*What is being asked*:
Please return, word for word, the part of the Zimbabwe senate elections excerpt that begins at the words "The elections were" and stops after "commander, Solomon Mujuru.".

Trade union leaders and more than 200 other demonstrators were arrested during the demonstration, though the union said they had obtained police clearance for the demo.

Civic organisations also said the senate elections were a waste of taxpayer’s money. They are meant to reward ZANU-PF loyalists most of whom were beaten in the March parliamentary elections.

The elections were also going to push up government expenditure when the country was facing more pressing problems such as the shortage of foreign currency, food and fuel (the 3fs).

The added expenditure would worsen the government’s budget deficit and push up inflation which had declined to 123 percent in March but has since shot up to 411 percent in October.

The split in the MDC, which is being fanned by ZANU-PF through the state-owned media, goes beyond the opposition party. It also borders on the succession of President Robert Mugabe.

Observers say ZANU-PF is all out to crash the MDC because the party had become the strongest south-south political force, which was a stumbling block to the rise to power of Joyce Mujuru who is backed by her husband, former army commander, Solomon Mujuru.

Solomon Mujuru allegedly leads a faction of ZANU-PF that is vying to ensure that power remains with the Zezuru. This group is said to be centred around Chikomba which now controls the defence forces through defence forces chief Constantine Chiwenga and air force chief Perrence Shiri.

The group is reported to have the sympathetic ear of Mugabe because it is giving him the impression that it is protecting him from the hounds that are after his throne when it is in fact fighting to ensure that Joyce Mujuru’s road to succession is unimpeded.

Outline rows

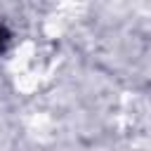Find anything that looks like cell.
Listing matches in <instances>:
<instances>
[{
  "label": "cell",
  "instance_id": "1",
  "mask_svg": "<svg viewBox=\"0 0 151 151\" xmlns=\"http://www.w3.org/2000/svg\"><path fill=\"white\" fill-rule=\"evenodd\" d=\"M2 42H5V33H2V28H0V47H2Z\"/></svg>",
  "mask_w": 151,
  "mask_h": 151
}]
</instances>
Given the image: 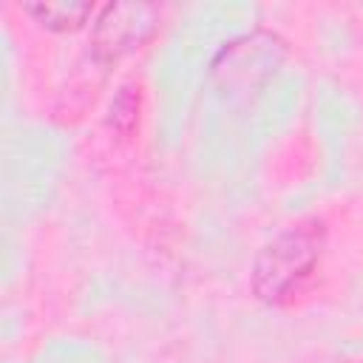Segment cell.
I'll list each match as a JSON object with an SVG mask.
<instances>
[{
    "label": "cell",
    "mask_w": 363,
    "mask_h": 363,
    "mask_svg": "<svg viewBox=\"0 0 363 363\" xmlns=\"http://www.w3.org/2000/svg\"><path fill=\"white\" fill-rule=\"evenodd\" d=\"M323 247V230L318 221H301L278 233L255 258L252 289L261 301L281 303L301 289L312 275Z\"/></svg>",
    "instance_id": "6da1fadb"
},
{
    "label": "cell",
    "mask_w": 363,
    "mask_h": 363,
    "mask_svg": "<svg viewBox=\"0 0 363 363\" xmlns=\"http://www.w3.org/2000/svg\"><path fill=\"white\" fill-rule=\"evenodd\" d=\"M159 11L139 3H111L99 11L94 26V51L102 60H116L136 48L156 26Z\"/></svg>",
    "instance_id": "7a4b0ae2"
},
{
    "label": "cell",
    "mask_w": 363,
    "mask_h": 363,
    "mask_svg": "<svg viewBox=\"0 0 363 363\" xmlns=\"http://www.w3.org/2000/svg\"><path fill=\"white\" fill-rule=\"evenodd\" d=\"M26 11L45 28L71 31V28H79L96 11V6L79 3V0H40V3H26Z\"/></svg>",
    "instance_id": "3957f363"
}]
</instances>
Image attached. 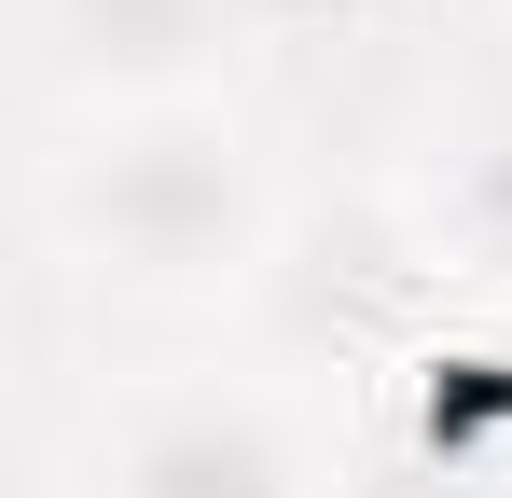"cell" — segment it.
<instances>
[{"label":"cell","mask_w":512,"mask_h":498,"mask_svg":"<svg viewBox=\"0 0 512 498\" xmlns=\"http://www.w3.org/2000/svg\"><path fill=\"white\" fill-rule=\"evenodd\" d=\"M42 236L111 305H236L277 277L291 208H277L263 139L208 97V111L70 125V153L42 166Z\"/></svg>","instance_id":"obj_1"},{"label":"cell","mask_w":512,"mask_h":498,"mask_svg":"<svg viewBox=\"0 0 512 498\" xmlns=\"http://www.w3.org/2000/svg\"><path fill=\"white\" fill-rule=\"evenodd\" d=\"M14 42L70 125H125V111H208L222 70L263 42V0H14Z\"/></svg>","instance_id":"obj_2"},{"label":"cell","mask_w":512,"mask_h":498,"mask_svg":"<svg viewBox=\"0 0 512 498\" xmlns=\"http://www.w3.org/2000/svg\"><path fill=\"white\" fill-rule=\"evenodd\" d=\"M84 498H319V457L277 388L250 374H180V388H139V402L97 429Z\"/></svg>","instance_id":"obj_3"},{"label":"cell","mask_w":512,"mask_h":498,"mask_svg":"<svg viewBox=\"0 0 512 498\" xmlns=\"http://www.w3.org/2000/svg\"><path fill=\"white\" fill-rule=\"evenodd\" d=\"M429 263H443V222H402L388 194H346L333 222H291L277 236V319L305 332V346H416L429 319Z\"/></svg>","instance_id":"obj_4"},{"label":"cell","mask_w":512,"mask_h":498,"mask_svg":"<svg viewBox=\"0 0 512 498\" xmlns=\"http://www.w3.org/2000/svg\"><path fill=\"white\" fill-rule=\"evenodd\" d=\"M443 236L471 249V263H499V277H512V125L457 153V180H443Z\"/></svg>","instance_id":"obj_5"}]
</instances>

*Task result*:
The elections were also going to push up government expenditure when the country was facing more pressing problems such as the shortage of foreign currency, food and fuel (the 3fs).

The added expenditure would worsen the government’s budget deficit and push up inflation which had declined to 123 percent in March but has since shot up to 411 percent in October.

The split in the MDC, which is being fanned by ZANU-PF through the state-owned media, goes beyond the opposition party. It also borders on the succession of President Robert Mugabe.

Observers say ZANU-PF is all out to crash the MDC because the party had become the strongest south-south political force, which was a stumbling block to the rise to power of Joyce Mujuru who is backed by her husband, former army commander, Solomon Mujuru.